Sing when your coding

My Spaceman was Pele and I liked the way in which he controlled the play of the Brazilian team. When we visted the Torpoint Ferry, I focused on the guy who directed the cars onto the ferry. Looking at both of them, it seemed to me that they followed conditional statements; “If first car then send it down the 2nd row”. Because of that, I looked into using code to control and map your actions. From there I started to look into code poems and in particular poems written in Perl. One that I especially liked was the conversion into Perl of the Jabberwocky. Not only does it stay pretty faithful to the original, but the code is also functional. When executing and it reaches one of the warnings, the script spawns a sub-process. It’s almost as if it’s saying “I did warn you about them”. Because of that poem I decided that whatever it was that I made, not only should it read well, but the visuals and its functionality should also be part of it. I also decided to use Processing instead of Perl. Although traditionally code poems seem to be written in Perl, it has been a long time since I last used it and I am VERY rusty.

I turned my attention back to football and decided to produce something using football chants. Although to the casual observer they’re nothing more than words yelled by grown men who probably should know better, they have as much structure as any software code or poem. A 2 line rhyming chant about the Plymouth Argyle left-back and a member of the opposing side set to “La donna mobile” from the Rigoletto must surely help to prove that. Because chants are as much about the opposite set of fans as it is the match, I decided to have 2 scripts “chanting” at each other as well as random elements such as fouls or goals being scored to help to mix it up.

A short video of the scripts in action is below along with a zip file containing the 2 scripts.

Watch video 16.1MB

Download code


Now there’s an idea

My Space project is pretty much done. I’ve got some research that I need to put into a coherent order for my presentation and film it running on 2 machines as part of the documentation but that’s it really. Or so I thought. I had this idea the other day which I think I’m gonna do and that’s to change the colours of the away chants to match the teams that sang them at us. It’ll make the “away end” more colourful plus I’d imagine the away fans would be mortified if they saw their chants in another team’s colours – I know I would.


Sing when your coding

Below is a screenshot of my away and home scripts hurling chants at each other. The home is chanting “who are ya” and the away is responding with “green army”. At the mo I’ve got each one printing the other’s chant just to make sure that the data transfer works but the plan is they’ll only print their own after responding to the incoming chant. Following on from my problems with getting the away to print the chant to the screen, I discovered that the font I used wouldn’t print at the point size that I was trying to use. Switching it to Tahoma seemed to do the trick. I also managed to export both of them as executables so that running them at the same time shouldn’t be an issue anymore.

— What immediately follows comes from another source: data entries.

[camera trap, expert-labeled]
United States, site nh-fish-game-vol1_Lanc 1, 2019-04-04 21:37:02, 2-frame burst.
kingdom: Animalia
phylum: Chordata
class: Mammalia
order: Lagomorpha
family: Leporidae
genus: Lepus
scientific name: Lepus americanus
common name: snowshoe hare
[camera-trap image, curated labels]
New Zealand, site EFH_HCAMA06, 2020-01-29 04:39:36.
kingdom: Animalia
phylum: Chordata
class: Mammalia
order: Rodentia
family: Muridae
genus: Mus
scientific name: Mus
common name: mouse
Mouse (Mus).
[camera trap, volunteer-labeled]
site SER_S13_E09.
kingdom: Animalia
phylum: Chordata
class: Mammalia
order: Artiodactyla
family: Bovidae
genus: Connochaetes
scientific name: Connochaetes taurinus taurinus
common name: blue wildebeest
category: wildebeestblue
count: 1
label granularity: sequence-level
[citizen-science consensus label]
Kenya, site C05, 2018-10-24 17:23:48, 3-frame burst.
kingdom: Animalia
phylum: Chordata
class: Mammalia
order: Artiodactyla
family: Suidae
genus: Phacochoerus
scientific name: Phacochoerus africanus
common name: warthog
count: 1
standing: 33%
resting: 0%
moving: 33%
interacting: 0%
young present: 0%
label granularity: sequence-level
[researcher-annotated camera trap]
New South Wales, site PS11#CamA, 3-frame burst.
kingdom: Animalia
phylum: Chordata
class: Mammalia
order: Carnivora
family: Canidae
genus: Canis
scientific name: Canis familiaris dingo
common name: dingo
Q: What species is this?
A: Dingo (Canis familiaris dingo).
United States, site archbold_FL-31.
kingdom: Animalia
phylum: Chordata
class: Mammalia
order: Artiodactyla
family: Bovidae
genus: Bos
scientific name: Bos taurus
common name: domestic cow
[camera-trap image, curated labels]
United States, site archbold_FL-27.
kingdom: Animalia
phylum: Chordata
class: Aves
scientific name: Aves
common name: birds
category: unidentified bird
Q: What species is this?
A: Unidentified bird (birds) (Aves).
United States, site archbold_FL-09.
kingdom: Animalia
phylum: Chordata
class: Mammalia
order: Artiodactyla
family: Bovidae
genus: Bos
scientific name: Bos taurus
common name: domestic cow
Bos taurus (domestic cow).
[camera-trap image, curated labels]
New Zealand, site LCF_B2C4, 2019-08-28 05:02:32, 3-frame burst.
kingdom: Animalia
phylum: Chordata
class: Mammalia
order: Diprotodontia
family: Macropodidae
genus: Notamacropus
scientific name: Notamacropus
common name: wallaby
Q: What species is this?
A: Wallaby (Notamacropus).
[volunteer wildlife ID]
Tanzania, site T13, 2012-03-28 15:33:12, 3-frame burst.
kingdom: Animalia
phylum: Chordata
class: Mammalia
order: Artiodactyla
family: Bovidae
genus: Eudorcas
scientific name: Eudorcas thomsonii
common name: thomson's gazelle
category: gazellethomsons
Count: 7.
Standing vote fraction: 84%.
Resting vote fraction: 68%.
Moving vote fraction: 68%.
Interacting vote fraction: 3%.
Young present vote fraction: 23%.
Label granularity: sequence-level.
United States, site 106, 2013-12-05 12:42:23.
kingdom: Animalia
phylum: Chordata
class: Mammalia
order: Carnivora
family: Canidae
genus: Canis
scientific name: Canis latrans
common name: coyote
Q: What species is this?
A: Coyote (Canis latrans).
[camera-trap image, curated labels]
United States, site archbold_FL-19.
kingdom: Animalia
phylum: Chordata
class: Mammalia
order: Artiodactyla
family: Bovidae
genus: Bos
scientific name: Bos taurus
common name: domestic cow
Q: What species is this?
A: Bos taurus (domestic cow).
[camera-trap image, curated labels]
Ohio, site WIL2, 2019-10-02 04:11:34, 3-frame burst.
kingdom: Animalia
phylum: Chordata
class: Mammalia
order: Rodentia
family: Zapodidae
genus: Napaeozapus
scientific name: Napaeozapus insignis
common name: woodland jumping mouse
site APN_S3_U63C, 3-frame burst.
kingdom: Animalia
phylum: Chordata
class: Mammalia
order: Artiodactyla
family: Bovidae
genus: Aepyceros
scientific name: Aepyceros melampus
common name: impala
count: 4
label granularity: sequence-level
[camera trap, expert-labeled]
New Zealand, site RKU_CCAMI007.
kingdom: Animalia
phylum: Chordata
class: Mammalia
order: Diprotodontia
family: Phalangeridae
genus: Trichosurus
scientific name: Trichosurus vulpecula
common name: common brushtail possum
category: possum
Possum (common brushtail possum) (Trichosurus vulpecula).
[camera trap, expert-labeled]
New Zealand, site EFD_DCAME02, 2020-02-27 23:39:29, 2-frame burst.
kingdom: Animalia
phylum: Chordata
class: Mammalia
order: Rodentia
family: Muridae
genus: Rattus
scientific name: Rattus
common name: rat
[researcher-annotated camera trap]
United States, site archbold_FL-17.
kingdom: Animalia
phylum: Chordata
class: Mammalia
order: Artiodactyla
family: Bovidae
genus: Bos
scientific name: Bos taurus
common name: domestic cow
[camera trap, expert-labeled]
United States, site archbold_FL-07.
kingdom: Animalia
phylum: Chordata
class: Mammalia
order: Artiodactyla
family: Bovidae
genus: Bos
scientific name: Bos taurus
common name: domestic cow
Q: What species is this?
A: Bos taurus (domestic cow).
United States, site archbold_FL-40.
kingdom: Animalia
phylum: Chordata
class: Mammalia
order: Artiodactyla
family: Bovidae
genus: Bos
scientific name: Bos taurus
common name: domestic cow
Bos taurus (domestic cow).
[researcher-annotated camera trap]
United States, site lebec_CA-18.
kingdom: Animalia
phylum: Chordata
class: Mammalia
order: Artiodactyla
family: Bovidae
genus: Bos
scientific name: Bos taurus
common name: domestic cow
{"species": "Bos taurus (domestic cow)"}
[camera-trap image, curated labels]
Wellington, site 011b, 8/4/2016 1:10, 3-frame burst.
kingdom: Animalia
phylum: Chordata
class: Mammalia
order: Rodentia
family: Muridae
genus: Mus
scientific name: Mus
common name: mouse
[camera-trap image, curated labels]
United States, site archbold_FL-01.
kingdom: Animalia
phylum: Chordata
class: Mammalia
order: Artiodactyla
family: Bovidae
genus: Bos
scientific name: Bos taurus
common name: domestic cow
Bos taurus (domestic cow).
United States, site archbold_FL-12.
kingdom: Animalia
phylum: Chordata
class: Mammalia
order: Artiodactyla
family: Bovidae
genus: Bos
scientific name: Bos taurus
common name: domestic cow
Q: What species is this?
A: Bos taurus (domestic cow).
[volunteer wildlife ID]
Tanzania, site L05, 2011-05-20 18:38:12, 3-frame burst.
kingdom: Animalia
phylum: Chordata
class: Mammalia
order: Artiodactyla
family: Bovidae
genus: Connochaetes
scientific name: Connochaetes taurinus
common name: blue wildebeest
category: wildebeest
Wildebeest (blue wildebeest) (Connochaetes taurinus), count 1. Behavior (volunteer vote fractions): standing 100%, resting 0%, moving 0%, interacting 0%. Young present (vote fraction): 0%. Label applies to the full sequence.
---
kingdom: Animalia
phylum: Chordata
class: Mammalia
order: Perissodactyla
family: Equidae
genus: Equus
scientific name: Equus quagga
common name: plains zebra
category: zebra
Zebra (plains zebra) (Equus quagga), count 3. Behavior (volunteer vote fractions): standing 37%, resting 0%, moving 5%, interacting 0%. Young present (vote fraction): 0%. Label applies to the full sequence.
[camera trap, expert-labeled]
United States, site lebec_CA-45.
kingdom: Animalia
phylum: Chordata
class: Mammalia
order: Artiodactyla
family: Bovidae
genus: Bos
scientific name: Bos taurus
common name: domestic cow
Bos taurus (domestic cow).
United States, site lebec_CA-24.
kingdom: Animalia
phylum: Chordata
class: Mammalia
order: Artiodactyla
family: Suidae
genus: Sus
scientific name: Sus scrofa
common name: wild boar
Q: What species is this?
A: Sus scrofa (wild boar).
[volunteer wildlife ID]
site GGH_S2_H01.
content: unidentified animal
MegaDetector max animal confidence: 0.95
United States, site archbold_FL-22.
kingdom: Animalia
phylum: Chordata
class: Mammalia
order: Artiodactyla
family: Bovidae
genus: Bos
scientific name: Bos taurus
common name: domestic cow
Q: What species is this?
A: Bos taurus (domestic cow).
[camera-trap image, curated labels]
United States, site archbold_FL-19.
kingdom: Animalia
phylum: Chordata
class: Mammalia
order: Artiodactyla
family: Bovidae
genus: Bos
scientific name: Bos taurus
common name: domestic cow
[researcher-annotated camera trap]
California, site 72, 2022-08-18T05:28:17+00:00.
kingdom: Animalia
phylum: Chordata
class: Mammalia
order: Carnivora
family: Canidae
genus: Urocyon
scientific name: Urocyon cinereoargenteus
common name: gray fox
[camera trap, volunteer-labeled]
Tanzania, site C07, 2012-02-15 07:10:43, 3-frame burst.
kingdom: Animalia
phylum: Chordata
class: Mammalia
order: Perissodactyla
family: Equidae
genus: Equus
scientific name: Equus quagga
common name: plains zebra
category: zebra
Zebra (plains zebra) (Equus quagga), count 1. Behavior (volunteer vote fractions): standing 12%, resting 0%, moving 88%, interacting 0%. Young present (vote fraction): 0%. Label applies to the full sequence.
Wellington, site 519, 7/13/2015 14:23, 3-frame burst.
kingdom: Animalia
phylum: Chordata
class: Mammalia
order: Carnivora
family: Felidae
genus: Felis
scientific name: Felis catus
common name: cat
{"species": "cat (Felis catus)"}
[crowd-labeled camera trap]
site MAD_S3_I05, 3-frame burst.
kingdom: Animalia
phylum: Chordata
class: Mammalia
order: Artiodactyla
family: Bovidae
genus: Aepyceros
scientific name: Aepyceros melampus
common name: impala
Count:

The away and home scripts chanting at each other


It chants!!

You might just be able to read it but the image below is the “away” script with its chant and the response from the “home” code. In case your eye-sight can’t make it out, the away script chants “green army” and the home script responds with “who are ya”. So not to flood my network, I’ve got it running whenever I click the mouse. If only all crowds were like that 🙂 I managed to get round my problem of yesterday by exporting the home script to run in a browser so that I could run the away script to allow me to print debug statements.

Screen dump of away code


Talking to each other some more

I’ve had some success getting the “away” script to talk to the “home” script. Home receives the message and prints it but I can’t get the away to do the same and I can’t see why. I’m getting a response back saying that the message has been delivered so it must be getting there. Unfortunately what isn’t helping is that I can’t run them both via the development environment to print debug statements as Processing will only let you open 1 at a time which is a bit of a pain to say the least.


Que sera sera…

…whatever will be will be
We’re going to Wem-ber-lee
Que sera sera


Flying high up in the sky…

…we’ll keep the green flag flying high
Set a course for Wem-ber-lee
We’ll keep the green flag flying high


Wem-ber-lee, Wem-ber-lee…

…we’re the famous Plymouth Argyle and we’re going to Wem-ber-lee


Talking to each other

I’ve started having a look at getting a Perl script to talk to another Perl script across the network. Although it doesn’t look the hardest thing in the world, there is a bit of a problem with the code it needs – in so much as it doesn’t sound very poetic!! I could try writing it using objects but as it’s been quite a while since I did any major Perl work, I’m a bit rusty. For the moment, I’m gonna give Processing a try although I’m not completely dumping Perl.


Crowd Control

I was reflecting on the stuff so far on my way in and I suddenly remembered something I noticed from the Coventry game last week. We sit 1 block away from the main “choir” and just before they start a chant, there’s a lone voice who starts it off and normally gets about half way thru the first line before everyone else joins in. I remembered at the time thinking how it was a bit like Pele and the ferryman controlling it all and still being part of it.